- RAW DATA:
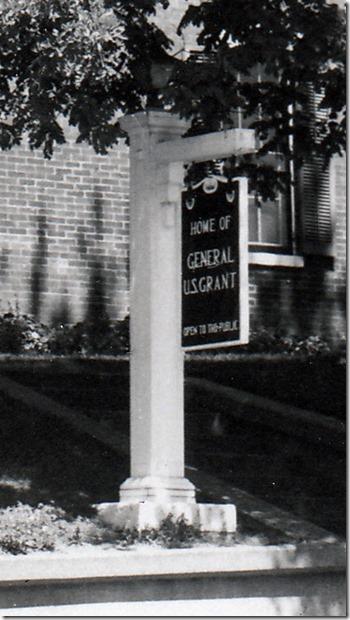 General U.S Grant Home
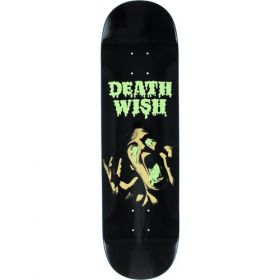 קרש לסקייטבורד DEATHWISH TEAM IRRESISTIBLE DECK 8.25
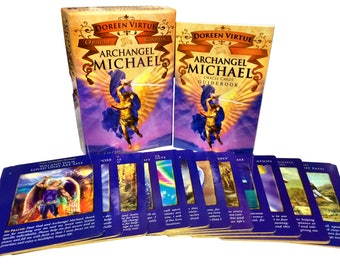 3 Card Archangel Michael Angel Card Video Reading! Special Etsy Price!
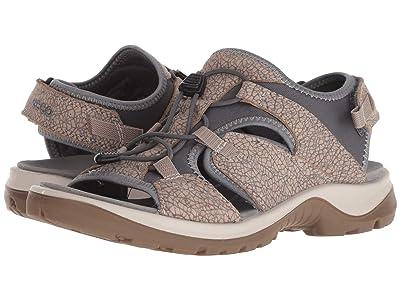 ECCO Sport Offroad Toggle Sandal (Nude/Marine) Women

==

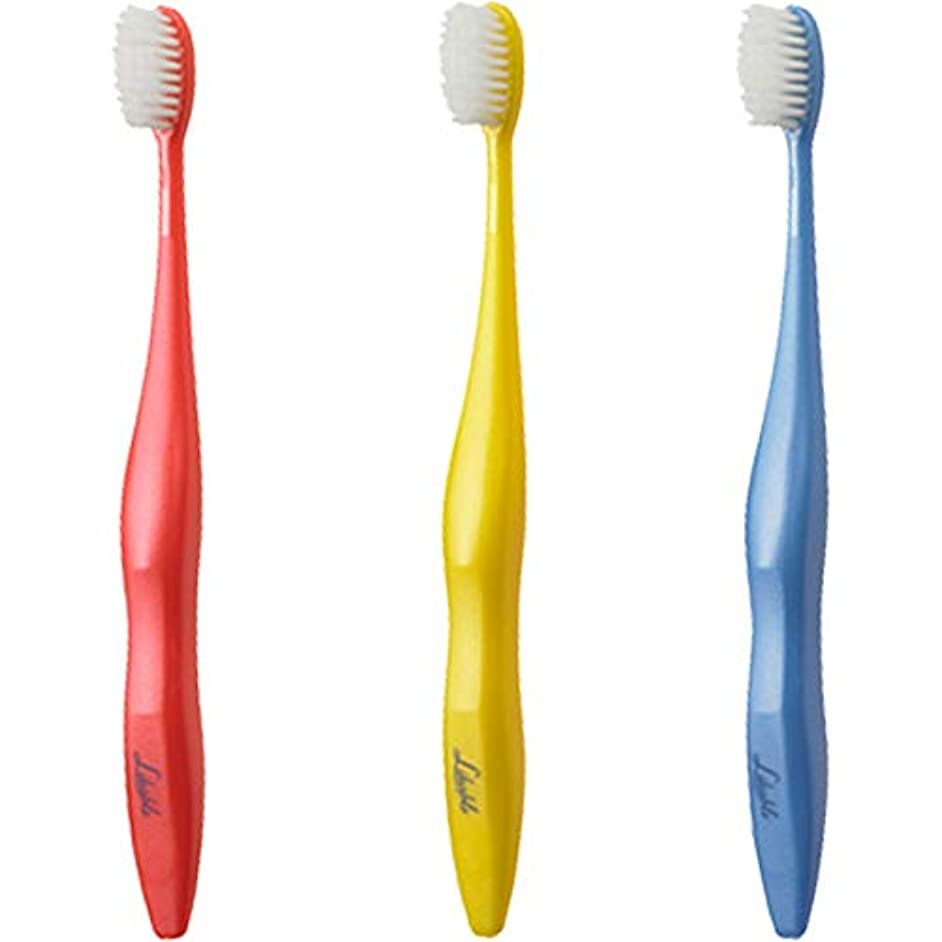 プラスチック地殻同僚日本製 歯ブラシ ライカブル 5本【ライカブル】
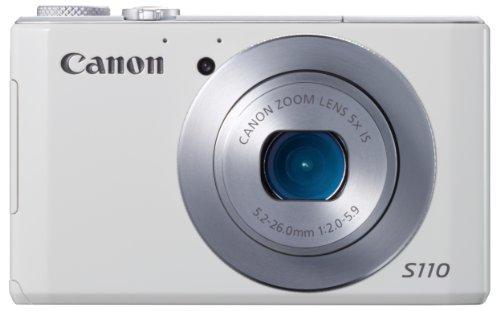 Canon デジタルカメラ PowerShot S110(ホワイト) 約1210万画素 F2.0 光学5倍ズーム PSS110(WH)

- YOUR INSTRUCTIONS:
Nothing but the lines above from the one that has "קרש לסקייטבורד DEATHWISH" down to the one that has "ECCO Sport Offroad" belongs in the answer, copied exactly, without pictures.

- EXPECTED ANSWER:
 קרש לסקייטבורד DEATHWISH TEAM IRRESISTIBLE DECK 8.25
 3 Card Archangel Michael Angel Card Video Reading! Special Etsy Price!
 ECCO Sport Offroad Toggle Sandal (Nude/Marine) Women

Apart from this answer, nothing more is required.